> _EXCERPTED TEXT_
"""
A critical examination of the two suits shows that Mr. Michael Onyebuchi Ugboaja who is claimant in the two suits is one and the same person in Suit No. NICN/AWK/07/2017 and in Suit No. NICN/AWK/31/2018. The 3 defendants in Suit No. NICN/AWK/07/2017 are: 1. Total E & P Nigeria Limited, 2. Nicolas Terraz; Managing Director/Chief Executive of Total E & P Nigeria Limited and 3. Paul Odekina, Executive General Manager, Human Resources, Total E & P Nigeria Limited; while in Suit No. NICN/AWK/31/2018, Total E & P Nigeria Limited is the only defendant. The subject matter (complaint) is substantially the same in both suits. However, the reliefs sought by the claimant in Suit No. NICN/AWK/07/2017 can be classified as declaratory and injunctive reliefs; and damages (special and general damages); while the reliefs sought by claimant in Suit No. NICN/AWK/31/2018 are strictly general and special damages; and nothing more.
"""
> _WHAT TO DO_
- A) In the excerpted text comparing the two suits, which party is the only defendant in Suit No. NICN/AWK/31/2018?
- B) Pick up the passage comparing the two suits after its final sentence and write how it continues.

Dataset entries
"""
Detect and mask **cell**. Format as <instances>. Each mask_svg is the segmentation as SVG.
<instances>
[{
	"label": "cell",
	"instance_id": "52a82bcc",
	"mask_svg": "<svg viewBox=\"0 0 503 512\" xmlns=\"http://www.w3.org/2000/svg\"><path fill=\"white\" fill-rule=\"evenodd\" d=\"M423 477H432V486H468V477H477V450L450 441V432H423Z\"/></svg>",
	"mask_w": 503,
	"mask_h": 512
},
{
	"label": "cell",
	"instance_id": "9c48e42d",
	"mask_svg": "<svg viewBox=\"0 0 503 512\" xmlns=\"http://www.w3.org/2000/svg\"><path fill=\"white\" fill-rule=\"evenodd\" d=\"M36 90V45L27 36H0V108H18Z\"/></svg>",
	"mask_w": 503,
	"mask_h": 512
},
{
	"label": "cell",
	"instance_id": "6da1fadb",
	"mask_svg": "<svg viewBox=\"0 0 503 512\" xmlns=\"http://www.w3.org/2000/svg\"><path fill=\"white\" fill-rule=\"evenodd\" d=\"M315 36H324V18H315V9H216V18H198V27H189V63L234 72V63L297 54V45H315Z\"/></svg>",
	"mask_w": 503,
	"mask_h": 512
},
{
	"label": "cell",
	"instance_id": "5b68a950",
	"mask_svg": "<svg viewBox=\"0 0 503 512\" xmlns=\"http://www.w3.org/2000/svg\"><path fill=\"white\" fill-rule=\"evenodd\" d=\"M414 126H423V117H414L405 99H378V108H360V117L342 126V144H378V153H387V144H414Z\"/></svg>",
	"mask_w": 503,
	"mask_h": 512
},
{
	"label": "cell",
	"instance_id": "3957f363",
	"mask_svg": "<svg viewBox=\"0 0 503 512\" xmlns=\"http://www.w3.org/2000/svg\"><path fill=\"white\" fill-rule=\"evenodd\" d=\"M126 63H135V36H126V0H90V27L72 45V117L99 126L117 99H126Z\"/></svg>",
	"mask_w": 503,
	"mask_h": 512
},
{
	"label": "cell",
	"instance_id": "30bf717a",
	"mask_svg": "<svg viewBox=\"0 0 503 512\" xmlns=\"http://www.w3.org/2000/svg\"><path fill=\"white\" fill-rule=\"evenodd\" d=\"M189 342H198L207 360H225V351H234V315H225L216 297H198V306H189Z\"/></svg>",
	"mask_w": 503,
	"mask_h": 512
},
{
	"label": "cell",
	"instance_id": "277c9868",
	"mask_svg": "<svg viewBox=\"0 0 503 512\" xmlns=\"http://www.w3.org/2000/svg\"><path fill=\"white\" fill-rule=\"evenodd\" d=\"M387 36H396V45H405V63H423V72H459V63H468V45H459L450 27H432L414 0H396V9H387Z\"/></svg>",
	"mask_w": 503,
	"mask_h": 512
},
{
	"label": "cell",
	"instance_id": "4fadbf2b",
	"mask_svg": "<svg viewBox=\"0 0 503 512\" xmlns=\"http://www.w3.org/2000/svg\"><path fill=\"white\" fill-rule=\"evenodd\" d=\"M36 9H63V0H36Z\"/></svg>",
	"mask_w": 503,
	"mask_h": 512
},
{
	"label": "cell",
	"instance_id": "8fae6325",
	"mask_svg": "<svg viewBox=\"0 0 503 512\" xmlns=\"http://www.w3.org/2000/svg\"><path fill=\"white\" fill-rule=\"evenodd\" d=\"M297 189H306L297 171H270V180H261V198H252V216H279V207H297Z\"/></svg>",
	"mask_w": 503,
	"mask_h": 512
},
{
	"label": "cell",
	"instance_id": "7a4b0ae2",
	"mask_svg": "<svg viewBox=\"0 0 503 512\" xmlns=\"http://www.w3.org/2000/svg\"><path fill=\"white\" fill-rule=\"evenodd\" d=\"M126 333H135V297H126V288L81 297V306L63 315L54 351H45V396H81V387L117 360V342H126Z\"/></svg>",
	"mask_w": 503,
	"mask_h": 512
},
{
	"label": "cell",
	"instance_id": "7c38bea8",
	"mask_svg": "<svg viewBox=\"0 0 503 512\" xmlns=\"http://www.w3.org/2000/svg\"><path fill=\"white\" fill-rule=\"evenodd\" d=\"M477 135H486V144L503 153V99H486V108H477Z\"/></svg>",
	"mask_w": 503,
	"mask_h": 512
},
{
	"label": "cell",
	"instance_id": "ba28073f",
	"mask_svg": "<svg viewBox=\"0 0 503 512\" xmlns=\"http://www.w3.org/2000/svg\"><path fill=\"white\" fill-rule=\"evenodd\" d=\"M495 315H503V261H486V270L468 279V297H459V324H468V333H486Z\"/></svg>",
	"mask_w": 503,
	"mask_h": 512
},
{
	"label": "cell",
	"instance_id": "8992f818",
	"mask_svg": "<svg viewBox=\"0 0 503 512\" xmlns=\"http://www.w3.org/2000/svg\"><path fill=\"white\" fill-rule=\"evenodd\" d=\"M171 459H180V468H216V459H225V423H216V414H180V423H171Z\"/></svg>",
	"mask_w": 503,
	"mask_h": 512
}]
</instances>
"""
> _SET OF ANSWERS_
- A) Total E & P Nigeria Limited is the only defendant.

- B)
The law is that abuse of court process in regard  to multiple actions between the same parties on the same subject matter may arise when a party improperly uses judicial process to the irritation, annoyance and harassment of his opponent not only in respect of the same subject-matter but also in respect of the same issues in the other action or actions. See Ikine v. Edjerode (2001) LPELR-1479 (SC); Okafor v. A.G Anambra State (1991) 6 NWLR (pt 200) 659 at 681 and Saraki v. Kotoye (1992) 9 NWLR (pt 264) 156. It cannot amount to abuse of court process if what is done was that the plaintiff filed another action in order to substitute it for the one already pending. He may decide to do this instead of seeking an amendment of the earlier suit. See Ikine v. Edjerode (supra). An allegation of abuse of court process by multiplicity of suits will fail if the suits in question do not have similar parties, subject matter and issues. These three similarities must co-exist for such an allegation to be sustained. See Ajali & anor v. Okuri-Eze & ors (2013) LPELR-22492 (CA). So that if one of the three elements does not exist the allegation must fail. See Umeh v. Iwu (supra) and Gbadamosi & anor v. Biala & ors (2014) LPELR-24389 (CA).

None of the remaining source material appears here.